Emergent’s COVID-related work under the contract included providing drug substance capacity for the AstraZeneca vaccine at the company’s Baltimore Bayview, Maryland facility, and fill/finish capacity for various COVID-19 therapeutic candidates at its Camden and Rockville (both Maryland) sites.

Kramer reminded stakeholders that the COVID-19 work under the CIADM was expected to end this year citing “the government’s decision to remove the AstraZeneca product from Bayview and to not direct additional work to Bayview to take its place made it pretty clear that they no longer needed that reserved space.”

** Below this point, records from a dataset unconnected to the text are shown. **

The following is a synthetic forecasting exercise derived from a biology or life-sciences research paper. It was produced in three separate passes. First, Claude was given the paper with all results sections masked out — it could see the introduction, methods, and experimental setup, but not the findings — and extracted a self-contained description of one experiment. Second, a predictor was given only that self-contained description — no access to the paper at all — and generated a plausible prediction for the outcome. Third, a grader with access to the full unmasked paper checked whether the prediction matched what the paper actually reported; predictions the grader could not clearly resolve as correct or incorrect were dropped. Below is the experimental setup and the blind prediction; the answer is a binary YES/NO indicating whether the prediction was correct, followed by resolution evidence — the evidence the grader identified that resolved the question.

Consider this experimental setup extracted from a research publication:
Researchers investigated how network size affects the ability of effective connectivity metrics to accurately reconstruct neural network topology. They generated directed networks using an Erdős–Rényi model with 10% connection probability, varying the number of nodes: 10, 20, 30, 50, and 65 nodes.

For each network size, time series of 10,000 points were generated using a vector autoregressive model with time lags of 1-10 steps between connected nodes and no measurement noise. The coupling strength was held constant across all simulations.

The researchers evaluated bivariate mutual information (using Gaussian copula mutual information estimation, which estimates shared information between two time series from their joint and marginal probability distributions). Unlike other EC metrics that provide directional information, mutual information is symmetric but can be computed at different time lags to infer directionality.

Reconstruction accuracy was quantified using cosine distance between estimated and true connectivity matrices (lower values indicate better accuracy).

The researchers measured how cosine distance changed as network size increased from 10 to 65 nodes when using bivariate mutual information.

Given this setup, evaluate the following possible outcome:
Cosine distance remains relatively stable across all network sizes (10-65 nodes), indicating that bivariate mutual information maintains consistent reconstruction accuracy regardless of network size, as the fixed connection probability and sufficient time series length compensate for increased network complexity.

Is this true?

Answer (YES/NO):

The Bayview site has also been commissioned by Johnson & Johnson to support its COVID vaccine, but an ingredient mix up earlier this year rendered 15 million doses unusable and landed Emergent with a Form 483 and a directive to stop production from the US Food and Drug Administration (FDA).

The end of the CIADM program does not affect Emergent’s work with Johnson & Johnson, Kramer noted and – having resumed production at Bayview in July following “the implementation of rigorous and comprehensive quality enhancements” – the CDMO has now dedicated the plant to support drug substance for J&J.

Emergent will take a $180 million hit due to the end of CIADM, the firm said, though the charge will be partially offset by the recognition of $60 million in deferred revenue and other final payments related to the base agreement.

For the quarter, Emergent reported total revenues of $329 million, down 15% on the same period 2020, though revenue from contract development and manufacturing services increased $59.5 million thanks mostly to its contract with J&J.